§ **What is asked**
Recast the material below as a Markdown table with the columns "Row" and "Material line," numbering each line and leaving out blank lines. Begin at the line that contains "Is point 526,321" and stop after the last line of the material.

— BEGIN —

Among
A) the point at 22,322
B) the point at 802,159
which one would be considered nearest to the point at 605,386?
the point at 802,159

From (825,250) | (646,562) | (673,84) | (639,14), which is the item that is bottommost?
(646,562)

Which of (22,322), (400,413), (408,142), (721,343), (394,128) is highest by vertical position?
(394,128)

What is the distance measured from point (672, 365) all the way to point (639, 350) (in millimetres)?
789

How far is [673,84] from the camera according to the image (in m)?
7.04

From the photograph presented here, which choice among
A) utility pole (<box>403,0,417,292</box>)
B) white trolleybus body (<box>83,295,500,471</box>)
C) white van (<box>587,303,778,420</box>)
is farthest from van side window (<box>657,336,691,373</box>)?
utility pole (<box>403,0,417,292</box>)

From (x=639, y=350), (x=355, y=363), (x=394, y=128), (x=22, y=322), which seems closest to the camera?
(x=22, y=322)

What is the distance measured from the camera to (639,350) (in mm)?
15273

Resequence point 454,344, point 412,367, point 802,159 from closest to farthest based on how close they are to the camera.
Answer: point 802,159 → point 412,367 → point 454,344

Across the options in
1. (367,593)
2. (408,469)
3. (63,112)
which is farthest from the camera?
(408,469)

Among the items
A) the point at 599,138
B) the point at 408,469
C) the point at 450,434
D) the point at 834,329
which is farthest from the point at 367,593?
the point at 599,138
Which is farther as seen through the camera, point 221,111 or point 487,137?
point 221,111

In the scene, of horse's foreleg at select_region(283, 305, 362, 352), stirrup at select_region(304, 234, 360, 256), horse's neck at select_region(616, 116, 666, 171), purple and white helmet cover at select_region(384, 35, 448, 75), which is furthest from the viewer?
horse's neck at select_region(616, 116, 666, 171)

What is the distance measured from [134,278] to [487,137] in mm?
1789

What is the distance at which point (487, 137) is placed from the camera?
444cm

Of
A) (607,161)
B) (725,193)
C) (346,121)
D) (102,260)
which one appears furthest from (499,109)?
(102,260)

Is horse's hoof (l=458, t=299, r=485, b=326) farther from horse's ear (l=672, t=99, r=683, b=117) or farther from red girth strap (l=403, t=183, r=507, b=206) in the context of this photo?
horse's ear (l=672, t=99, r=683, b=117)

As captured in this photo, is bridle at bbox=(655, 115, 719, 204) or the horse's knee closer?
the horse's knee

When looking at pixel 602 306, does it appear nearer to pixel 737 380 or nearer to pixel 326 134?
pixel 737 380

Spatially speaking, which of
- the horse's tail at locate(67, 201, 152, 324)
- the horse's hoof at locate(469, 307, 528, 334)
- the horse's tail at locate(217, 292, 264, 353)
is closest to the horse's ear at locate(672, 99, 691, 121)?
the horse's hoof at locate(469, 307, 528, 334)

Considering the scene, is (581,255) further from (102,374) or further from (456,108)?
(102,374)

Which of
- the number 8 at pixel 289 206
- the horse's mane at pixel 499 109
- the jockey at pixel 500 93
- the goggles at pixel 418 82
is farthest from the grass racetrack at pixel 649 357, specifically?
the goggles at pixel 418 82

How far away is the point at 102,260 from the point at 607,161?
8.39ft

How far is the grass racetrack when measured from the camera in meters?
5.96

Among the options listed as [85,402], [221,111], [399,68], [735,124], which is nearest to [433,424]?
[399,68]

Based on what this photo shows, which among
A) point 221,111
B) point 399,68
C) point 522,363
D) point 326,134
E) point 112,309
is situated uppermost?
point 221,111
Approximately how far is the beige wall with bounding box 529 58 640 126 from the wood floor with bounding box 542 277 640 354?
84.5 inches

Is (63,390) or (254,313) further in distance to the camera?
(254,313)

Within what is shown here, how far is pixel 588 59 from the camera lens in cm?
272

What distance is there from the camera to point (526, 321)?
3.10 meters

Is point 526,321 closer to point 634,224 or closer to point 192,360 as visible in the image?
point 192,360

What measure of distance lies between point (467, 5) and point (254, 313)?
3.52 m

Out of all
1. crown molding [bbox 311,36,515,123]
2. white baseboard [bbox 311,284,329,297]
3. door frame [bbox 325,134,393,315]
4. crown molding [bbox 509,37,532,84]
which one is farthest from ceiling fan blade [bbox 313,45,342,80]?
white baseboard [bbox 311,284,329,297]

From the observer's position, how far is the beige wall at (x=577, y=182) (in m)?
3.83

— END —

§ **Correct output**
| Row | Material line |
|---|---|
| 1 | Is point 526,321 closer to point 634,224 or closer to point 192,360 as visible in the image? |
| 2 | point 192,360 |
| 3 | What measure of distance lies between point (467, 5) and point (254, 313)? |
| 4 | 3.52 m |
| 5 | Out of all |
| 6 | 1. crown molding [bbox 311,36,515,123] |
| 7 | 2. white baseboard [bbox 311,284,329,297] |
| 8 | 3. door frame [bbox 325,134,393,315] |
| 9 | 4. crown molding [bbox 509,37,532,84] |
| 10 | which one is farthest from ceiling fan blade [bbox 313,45,342,80]? |
| 11 | white baseboard [bbox 311,284,329,297] |
| 12 | From the observer's position, how far is the beige wall at (x=577, y=182) (in m)? |
| 13 | 3.83 |